Alibaba Cloud MaxCompute PyODPS

PyODPS is the Python SDK of MaxCompute.

8

 

PyODPS is the Python SDK of MaxCompute. It supports basic actions on MaxCompute objects and the DataFrame framework for ease of data analysis on MaxCompute. For more information, see the GitHub project and the PyODPS Documentation that describes all interfaces and classes.

  • Developers are invited to participate in the ecological development of PyODPS. For more information, see GitHub document.

  • Developers can also submit the issue and merge request to accelerate PyODPS eco-growth. For more information, see code

Installation PyODPS

PyODPS supports Python 2.6 and later versions. After installing PIP in the system, you only need to run pip install  pyodps. The related dependencies of PyODPS are automatically installed.

Quick start

Log on using your Alibaba Cloud primary account to initialize a MaxCompute entry, as shown in the following code:

from odps import ODPS
odps = ODPS('**your-access-id**', '**your-secret-access-key**', '**your-default-project**',
            endpoint='**your-end-point**')
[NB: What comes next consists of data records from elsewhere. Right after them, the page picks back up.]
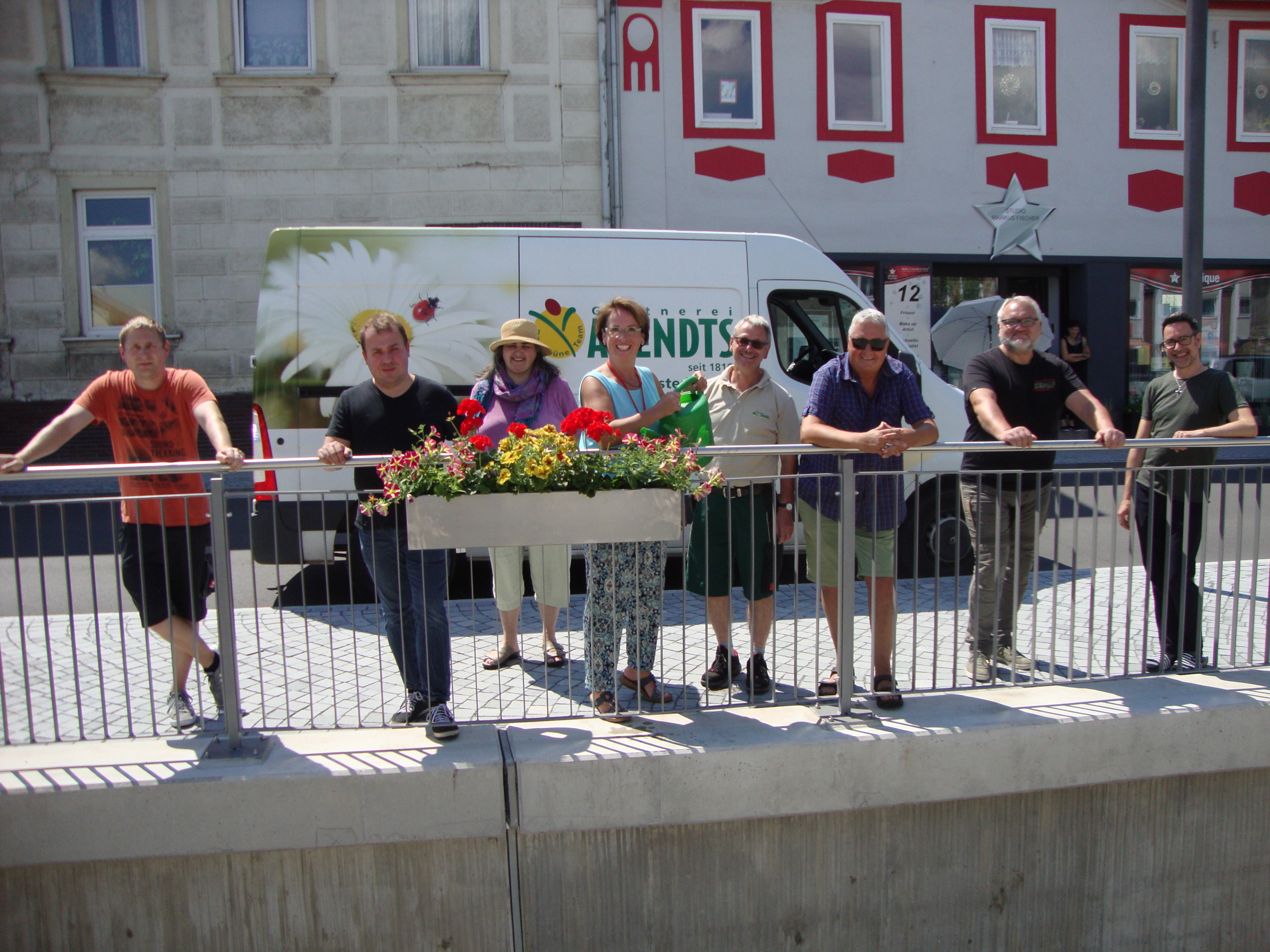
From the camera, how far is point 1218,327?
1522 cm

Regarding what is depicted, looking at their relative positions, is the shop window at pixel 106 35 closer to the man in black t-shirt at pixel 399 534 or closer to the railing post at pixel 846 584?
the man in black t-shirt at pixel 399 534

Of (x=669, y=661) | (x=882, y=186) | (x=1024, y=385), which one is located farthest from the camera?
(x=882, y=186)

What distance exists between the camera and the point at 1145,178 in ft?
47.5

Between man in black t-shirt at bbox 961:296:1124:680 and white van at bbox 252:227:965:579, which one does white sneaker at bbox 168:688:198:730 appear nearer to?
white van at bbox 252:227:965:579

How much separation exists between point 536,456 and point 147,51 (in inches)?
503

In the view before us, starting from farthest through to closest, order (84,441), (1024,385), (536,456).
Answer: (84,441)
(1024,385)
(536,456)

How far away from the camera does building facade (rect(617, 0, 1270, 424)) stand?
13.4m

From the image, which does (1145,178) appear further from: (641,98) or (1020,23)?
(641,98)

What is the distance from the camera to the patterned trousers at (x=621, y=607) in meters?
3.56

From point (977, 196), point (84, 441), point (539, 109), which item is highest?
point (539, 109)

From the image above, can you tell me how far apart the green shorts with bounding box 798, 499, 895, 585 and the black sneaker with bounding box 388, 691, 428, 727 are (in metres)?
1.59

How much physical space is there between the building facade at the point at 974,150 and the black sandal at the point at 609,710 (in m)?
10.6

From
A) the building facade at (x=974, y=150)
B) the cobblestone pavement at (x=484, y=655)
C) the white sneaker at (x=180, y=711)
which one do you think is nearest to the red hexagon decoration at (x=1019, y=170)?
the building facade at (x=974, y=150)

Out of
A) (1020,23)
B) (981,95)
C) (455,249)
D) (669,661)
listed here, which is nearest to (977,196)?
(981,95)
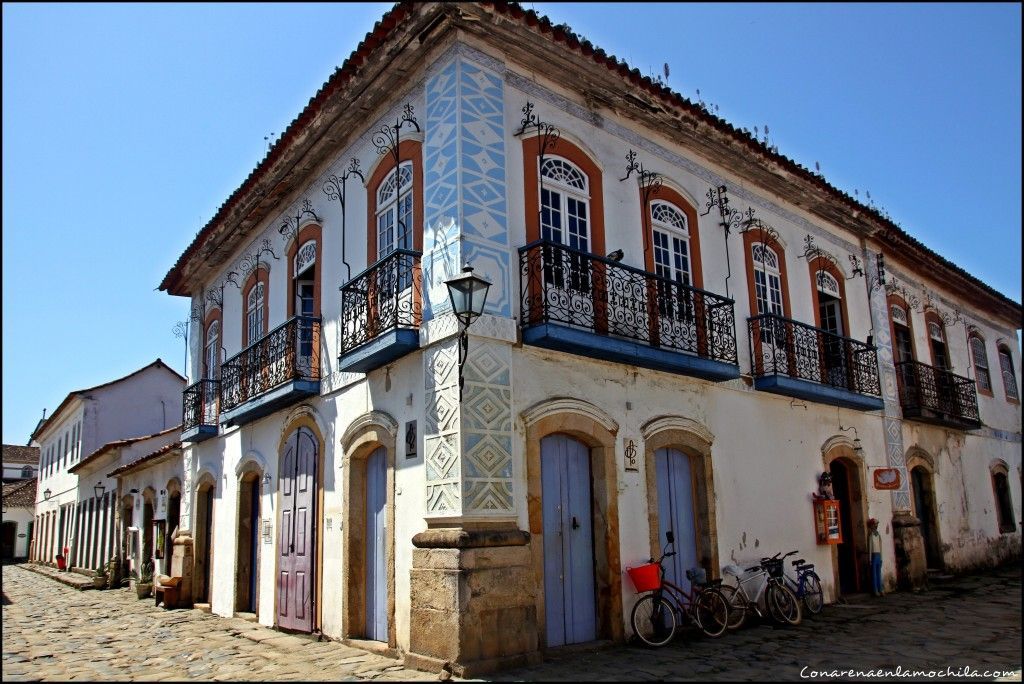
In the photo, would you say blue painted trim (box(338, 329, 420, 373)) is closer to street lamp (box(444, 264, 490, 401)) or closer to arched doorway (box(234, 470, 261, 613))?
street lamp (box(444, 264, 490, 401))

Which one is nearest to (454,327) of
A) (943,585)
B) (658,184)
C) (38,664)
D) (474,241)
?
(474,241)

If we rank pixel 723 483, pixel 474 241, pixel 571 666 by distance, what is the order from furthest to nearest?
1. pixel 723 483
2. pixel 474 241
3. pixel 571 666

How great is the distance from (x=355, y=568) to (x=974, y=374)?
14.6 m

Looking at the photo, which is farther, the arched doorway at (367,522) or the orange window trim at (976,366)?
the orange window trim at (976,366)

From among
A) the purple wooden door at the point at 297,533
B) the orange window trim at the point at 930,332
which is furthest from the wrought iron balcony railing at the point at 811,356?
the purple wooden door at the point at 297,533

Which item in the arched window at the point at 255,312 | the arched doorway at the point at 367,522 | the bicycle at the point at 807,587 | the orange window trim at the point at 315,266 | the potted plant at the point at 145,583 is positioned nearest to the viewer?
the arched doorway at the point at 367,522

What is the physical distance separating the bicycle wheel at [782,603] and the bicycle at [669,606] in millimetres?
951

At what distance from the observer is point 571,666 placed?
715cm

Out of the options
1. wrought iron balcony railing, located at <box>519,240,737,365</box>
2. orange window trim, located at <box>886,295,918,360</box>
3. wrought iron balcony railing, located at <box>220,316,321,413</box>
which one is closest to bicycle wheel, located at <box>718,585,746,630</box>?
wrought iron balcony railing, located at <box>519,240,737,365</box>

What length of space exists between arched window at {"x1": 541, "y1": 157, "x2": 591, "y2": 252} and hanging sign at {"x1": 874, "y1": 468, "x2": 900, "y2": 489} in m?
6.38

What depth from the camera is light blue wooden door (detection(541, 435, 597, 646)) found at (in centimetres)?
798

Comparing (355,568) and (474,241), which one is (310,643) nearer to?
(355,568)

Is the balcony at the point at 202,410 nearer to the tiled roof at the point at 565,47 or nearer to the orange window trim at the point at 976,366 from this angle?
the tiled roof at the point at 565,47

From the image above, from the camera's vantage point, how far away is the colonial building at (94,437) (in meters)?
24.2
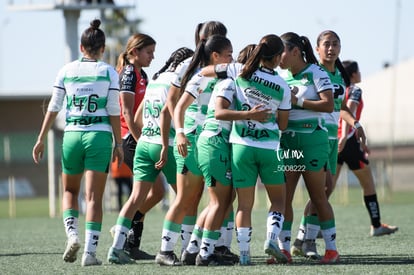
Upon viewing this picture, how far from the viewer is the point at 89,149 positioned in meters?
9.30

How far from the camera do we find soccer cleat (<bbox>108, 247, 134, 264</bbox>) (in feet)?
30.8

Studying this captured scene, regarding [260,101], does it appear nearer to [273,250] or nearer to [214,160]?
[214,160]

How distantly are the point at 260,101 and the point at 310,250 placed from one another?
2.05 m

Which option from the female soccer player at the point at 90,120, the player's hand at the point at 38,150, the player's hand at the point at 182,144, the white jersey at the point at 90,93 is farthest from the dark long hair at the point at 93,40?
the player's hand at the point at 182,144

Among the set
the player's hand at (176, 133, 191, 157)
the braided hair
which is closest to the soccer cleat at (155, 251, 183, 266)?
the player's hand at (176, 133, 191, 157)

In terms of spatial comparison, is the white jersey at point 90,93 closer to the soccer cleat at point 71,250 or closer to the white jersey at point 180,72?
the white jersey at point 180,72

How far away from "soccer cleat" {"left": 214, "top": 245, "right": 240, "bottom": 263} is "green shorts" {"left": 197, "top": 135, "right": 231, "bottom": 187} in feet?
2.59

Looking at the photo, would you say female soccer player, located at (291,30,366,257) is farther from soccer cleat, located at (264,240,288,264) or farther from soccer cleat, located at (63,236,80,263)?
soccer cleat, located at (63,236,80,263)

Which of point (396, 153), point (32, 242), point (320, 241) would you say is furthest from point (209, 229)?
point (396, 153)

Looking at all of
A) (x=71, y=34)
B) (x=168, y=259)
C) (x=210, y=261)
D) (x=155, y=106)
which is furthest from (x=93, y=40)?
(x=71, y=34)

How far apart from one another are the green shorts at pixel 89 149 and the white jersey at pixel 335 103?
7.56 feet

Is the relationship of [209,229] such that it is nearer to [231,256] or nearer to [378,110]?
[231,256]

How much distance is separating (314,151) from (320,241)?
9.85 ft

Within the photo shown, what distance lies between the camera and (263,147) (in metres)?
8.84
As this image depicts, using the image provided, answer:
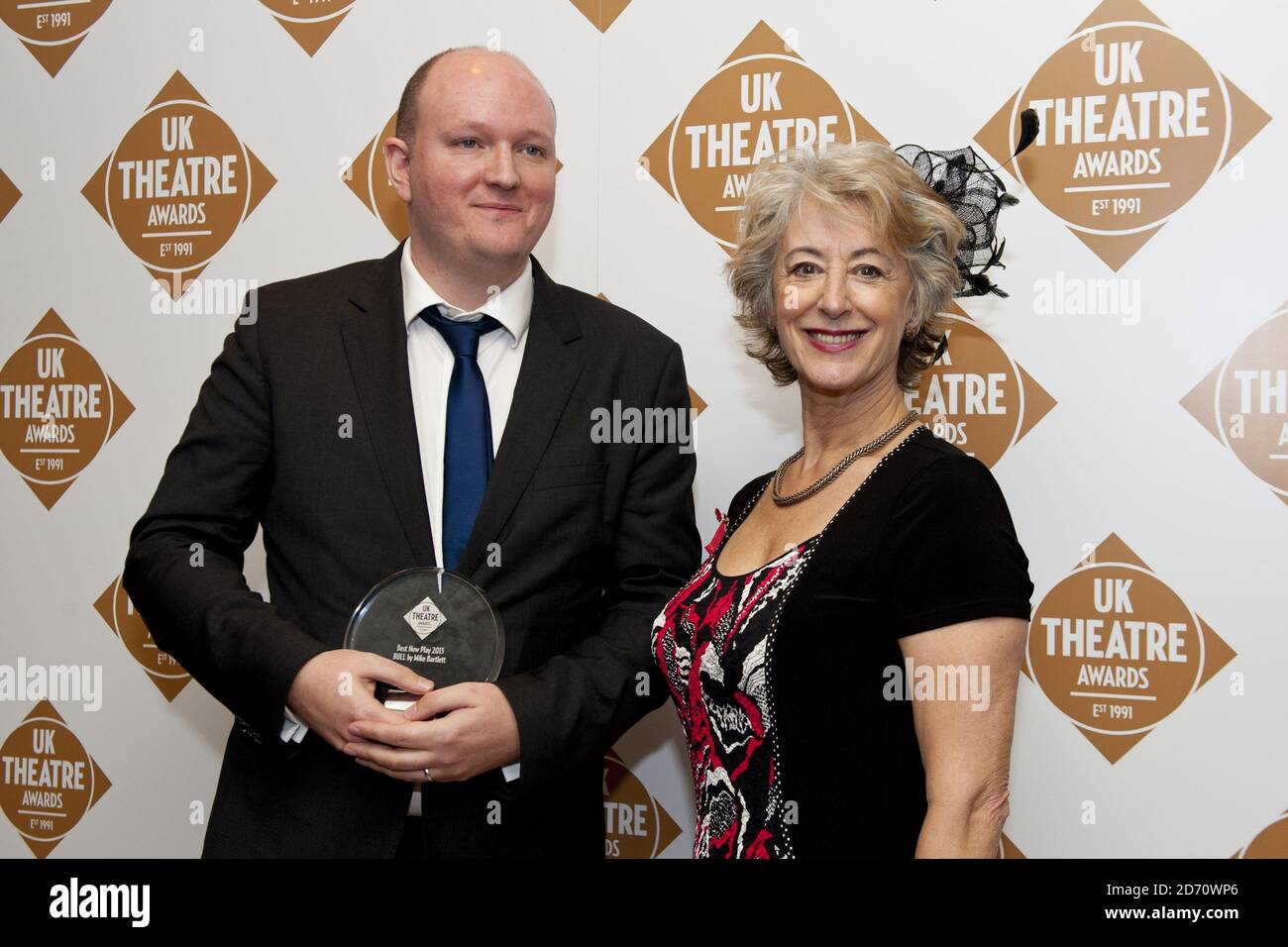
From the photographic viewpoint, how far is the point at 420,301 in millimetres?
1818

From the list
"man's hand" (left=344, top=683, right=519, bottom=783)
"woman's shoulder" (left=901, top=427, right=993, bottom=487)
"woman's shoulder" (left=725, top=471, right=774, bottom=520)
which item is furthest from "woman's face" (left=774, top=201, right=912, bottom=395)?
"man's hand" (left=344, top=683, right=519, bottom=783)

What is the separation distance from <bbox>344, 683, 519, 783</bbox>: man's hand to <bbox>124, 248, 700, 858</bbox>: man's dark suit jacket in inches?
1.7

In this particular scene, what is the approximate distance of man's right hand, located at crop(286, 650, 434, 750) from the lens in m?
1.51

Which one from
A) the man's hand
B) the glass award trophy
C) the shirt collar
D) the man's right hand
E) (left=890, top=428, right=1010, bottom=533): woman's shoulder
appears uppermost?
the shirt collar

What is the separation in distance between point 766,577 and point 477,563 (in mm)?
437

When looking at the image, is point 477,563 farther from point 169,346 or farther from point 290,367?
point 169,346

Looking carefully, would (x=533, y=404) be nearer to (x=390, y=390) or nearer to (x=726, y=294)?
(x=390, y=390)

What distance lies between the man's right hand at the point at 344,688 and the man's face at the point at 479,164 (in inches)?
25.5

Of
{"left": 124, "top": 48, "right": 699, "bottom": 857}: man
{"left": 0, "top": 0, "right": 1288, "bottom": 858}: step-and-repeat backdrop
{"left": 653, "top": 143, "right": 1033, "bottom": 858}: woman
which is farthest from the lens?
{"left": 0, "top": 0, "right": 1288, "bottom": 858}: step-and-repeat backdrop

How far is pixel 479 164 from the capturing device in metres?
1.79

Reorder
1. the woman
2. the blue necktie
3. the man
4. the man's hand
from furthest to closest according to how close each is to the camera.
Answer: the blue necktie, the man, the man's hand, the woman

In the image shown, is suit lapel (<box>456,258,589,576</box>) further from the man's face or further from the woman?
the woman

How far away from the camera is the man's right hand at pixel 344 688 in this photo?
59.6 inches
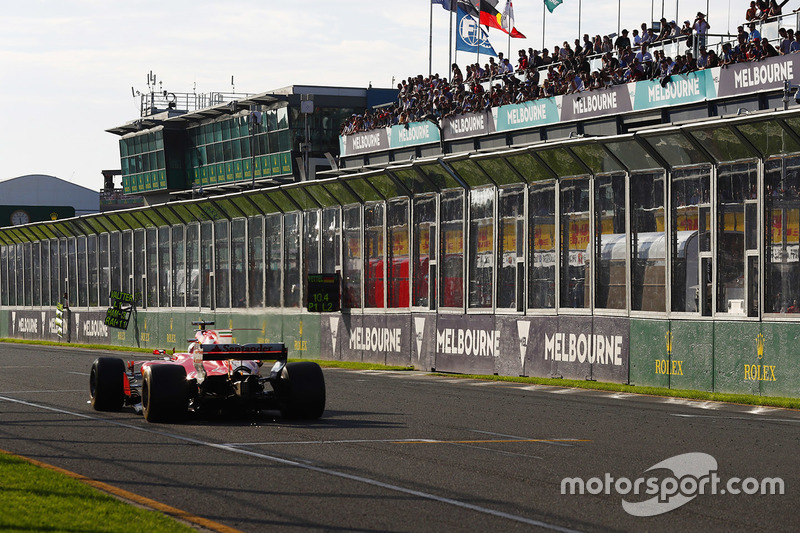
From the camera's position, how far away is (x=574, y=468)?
10.5 m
After completing initialization, you can operate tables, resources, and functions.

Project

A project is the basic unit of operation in MaxCompute, similar to a database.

Call get_project to obtain a project, as shown in the following code:

project = odps.get_project('my_project') # Obtain a project.
project = odps.get_project() # Obtain the default project.

Note

  • If parameters are not input, use the default project.
  • You can call exist_project to check whether the project exists.

  • A table is a data storage unit of MaxCompute.

Table action

Call list_tables to list all tables in the project, as shown in the following code:

for table in odps.list_tables():
    # Process each table

Call exist_table to check whether the table exists and call get_table to obtain the table.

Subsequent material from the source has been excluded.